All of the features disclosed in this specification (including any accompanying claims, abstract and drawings), and/or all of the steps of any method or process so disclosed, may be combined in any combination, except combinations where at least some of such features and/or steps are mutually exclusive.

Each feature disclosed in this specification (including any accompanying claims, abstract and drawings), may be replaced by alternative features serving the same, equivalent or similar purpose, unless expressly stated otherwise. Thus, unless expressly stated otherwise, each feature disclosed is one example only of a generic series of equivalent or similar features.

The invention is not restricted to the details of the foregoing embodiments. The invention extends to any novel one, or any novel combination, of the features disclosed in this specification (including any accompanying claims, abstract and drawings), or to any novel one, or any novel combination, of the steps of any method or process so disclosed.

Claims

1. A method for the manufacture of a heat fusion fitting, which comprises:

i) forming a body of hollow, tubular construction comprising at least a first layer of a first cross-linked polymeric material,

ii) forming an insert by moulding a second polymeric material around a ferromagnetic heating element so that the ferromagnetic heating element is embedded or partly embedded therein, the moulded material extending axially of the ferromagnetic heating element to form in-situ pre-moulded “cold zones” to contain the flow of melt from a melt region, the ferromagnetic heating element having a Curie temperature equal to or greater than the crystalline melting point or softening point of the second polymeric material, and

iii) assembling the body and the insert to form the fitting by expanding the body at a temperature below the crystalline melting point or softening point of the first polymeric material to impart a degree of dimensional recoverability to the body, such that the body, or a portion thereof, can recover from a larger diameter to a smaller diameter and thereby engage the insert which is positioned in the direction of recovery.

2. A method according to claim 1, in which the first layer is an outer layer of the body and the insert is positioned internally of the body.

3. A method according to claim 1, in which the body is of dual layer or multi-layer construction, and at least one of the layers is a barrier layer.

4. A method according to claim 1, in which the body has either corrugations or ribs on its outer surface.

5. A method according to claim 1, in which the first polymeric material is polyethylene, an ethylene copolymer, PVC, or a modified PVC.

6. A method according to claim 1, in which the first polymeric material is cross-linked to an extent of from 30% to 95%.

7. A method according to claim 2, in which the fitting is an in-line coupling and only the end sections of the coupling are expanded.

8. A method according to claim 2, in which the expansion of the body is in the range of from 15% to 45%.

9. A method according to claim 1, in which the ferromagnetic heating element comprises a wire of conductive material covered with a ferromagnetic material.

10. A method according to claim 1, in which the ferromagnetic heating element is of generally tubular construction and is inwardly radially deformable.

11. A method according to claim 1, in which the second polymeric material is uncross-linked polyethylene.

12. A method according to claim 2, in which the moulded material is extended axially of the ferromagnetic heating element to form end sections adapted to perform further functions.

13. A method according to claim 1, in which the moulded material is extended axially of the ferromagnetic heating element to form end sections which are provided with internal grooves for accommodating sealing means.

14. A method according to claim 1, in which the ferromagnetic heating element has a Curie temperature of from 20° C. to 80° C. greater than the crystalline melting point or softening point of the second polymeric material.

15. A method according to claim 1, in which the dimensions of the expanded body and the insert are such that there is still some unresolved recovery in the body after it has recovered into contact with the insert.
****************
▶ **INSTRUCTIONS FOR THE TASK**:
Print the stretch of the heat fusion fitting text from "13. A method" through "with the insert.", word for word.

▶ **GIVEN MATERIAL**:
****************
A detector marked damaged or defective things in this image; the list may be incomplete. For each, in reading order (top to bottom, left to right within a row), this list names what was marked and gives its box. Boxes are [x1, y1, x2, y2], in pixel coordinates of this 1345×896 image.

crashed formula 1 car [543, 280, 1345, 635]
****************
▶ **FULL RESPONSE**:
13. A method according to claim 1, in which the moulded material is extended axially of the ferromagnetic heating element to form end sections which are provided with internal grooves for accommodating sealing means.

14. A method according to claim 1, in which the ferromagnetic heating element has a Curie temperature of from 20° C. to 80° C. greater than the crystalline melting point or softening point of the second polymeric material.

15. A method according to claim 1, in which the dimensions of the expanded body and the insert are such that there is still some unresolved recovery in the body after it has recovered into contact with the insert.